Indeed, the author of the NYT piece, Grace Glueck, noted: No one can accuse the world of neglecting the artist Christo, that master manipulator of landscape and the media. In fact, it's probably safe to say that since the late 1960s [...] no other creator in the fine arts has commanded so much public attention, not all of it positive, to be sure.
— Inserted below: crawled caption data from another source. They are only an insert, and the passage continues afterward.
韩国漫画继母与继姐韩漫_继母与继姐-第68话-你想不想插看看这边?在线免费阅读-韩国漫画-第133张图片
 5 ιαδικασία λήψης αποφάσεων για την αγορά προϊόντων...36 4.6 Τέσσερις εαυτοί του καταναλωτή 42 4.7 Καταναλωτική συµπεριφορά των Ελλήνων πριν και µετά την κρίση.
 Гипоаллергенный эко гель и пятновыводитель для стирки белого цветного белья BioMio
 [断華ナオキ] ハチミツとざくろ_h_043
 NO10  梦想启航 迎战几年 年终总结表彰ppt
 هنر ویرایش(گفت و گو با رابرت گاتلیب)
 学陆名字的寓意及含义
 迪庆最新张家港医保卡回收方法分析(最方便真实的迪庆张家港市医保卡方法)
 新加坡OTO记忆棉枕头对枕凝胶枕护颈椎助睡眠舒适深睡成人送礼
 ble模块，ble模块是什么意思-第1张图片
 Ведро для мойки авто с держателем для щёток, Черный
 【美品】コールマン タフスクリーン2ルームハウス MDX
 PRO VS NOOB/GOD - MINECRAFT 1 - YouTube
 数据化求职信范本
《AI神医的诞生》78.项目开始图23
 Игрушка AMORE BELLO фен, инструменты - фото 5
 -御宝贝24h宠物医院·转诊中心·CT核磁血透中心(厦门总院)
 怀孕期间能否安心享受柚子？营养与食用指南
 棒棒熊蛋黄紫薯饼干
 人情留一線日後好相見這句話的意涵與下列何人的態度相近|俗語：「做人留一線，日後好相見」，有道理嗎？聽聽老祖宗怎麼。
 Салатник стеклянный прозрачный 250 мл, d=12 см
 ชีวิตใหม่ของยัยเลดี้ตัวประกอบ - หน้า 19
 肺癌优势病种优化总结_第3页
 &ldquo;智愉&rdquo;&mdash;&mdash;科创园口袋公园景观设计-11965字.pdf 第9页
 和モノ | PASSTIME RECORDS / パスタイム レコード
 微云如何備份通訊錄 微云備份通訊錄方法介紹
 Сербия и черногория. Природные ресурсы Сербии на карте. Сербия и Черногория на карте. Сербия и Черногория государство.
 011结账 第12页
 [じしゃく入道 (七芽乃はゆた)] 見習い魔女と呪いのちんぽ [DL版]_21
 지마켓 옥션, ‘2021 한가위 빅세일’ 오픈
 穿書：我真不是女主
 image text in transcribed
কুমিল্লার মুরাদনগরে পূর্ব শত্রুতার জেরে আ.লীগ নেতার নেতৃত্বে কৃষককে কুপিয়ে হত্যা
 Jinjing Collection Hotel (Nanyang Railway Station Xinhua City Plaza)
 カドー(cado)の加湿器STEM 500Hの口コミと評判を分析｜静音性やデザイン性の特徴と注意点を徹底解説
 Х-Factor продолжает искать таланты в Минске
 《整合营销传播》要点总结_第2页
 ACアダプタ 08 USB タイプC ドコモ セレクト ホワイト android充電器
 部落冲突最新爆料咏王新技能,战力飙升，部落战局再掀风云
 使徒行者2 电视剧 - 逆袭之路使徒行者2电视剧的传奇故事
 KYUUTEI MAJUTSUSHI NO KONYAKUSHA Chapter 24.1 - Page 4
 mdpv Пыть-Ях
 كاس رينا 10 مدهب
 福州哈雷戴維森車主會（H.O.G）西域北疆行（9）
That exposure, and the controversies that have invariably accompanied it, have become an inseparable part of the Christos' art projects. To the avant-garde of yesteryear, thumbing the nose at entrenched bourgeois philistinism or, at least, imagining that opposition equalled philistinism was always a means to obtain credibility, artistic vindication, success. The approach taken by the Christos is a different one. Artists whose integrity, talent and professional seriousness have been widely attested, they enlist the attention generated by the media, and turn it to their advantage, in good faith, relying on the mere fact of debate to consolidate their position and strengthen their case. At a time when many would still take the easy way out and, if they could, dismiss them as charlatans, the use of powerful allies makes the best of sense. Exposure and controversy are, quite simply, a means of generating the interest, and thus the funds, that go into the increasingly costly and complex projects conceived by the Christos, man and wife. (And the money the Christos putinto their projects frequently finds its way into the coffers of local communities, thus providing them with the multiple benefits of art, publicity, and plain cash.)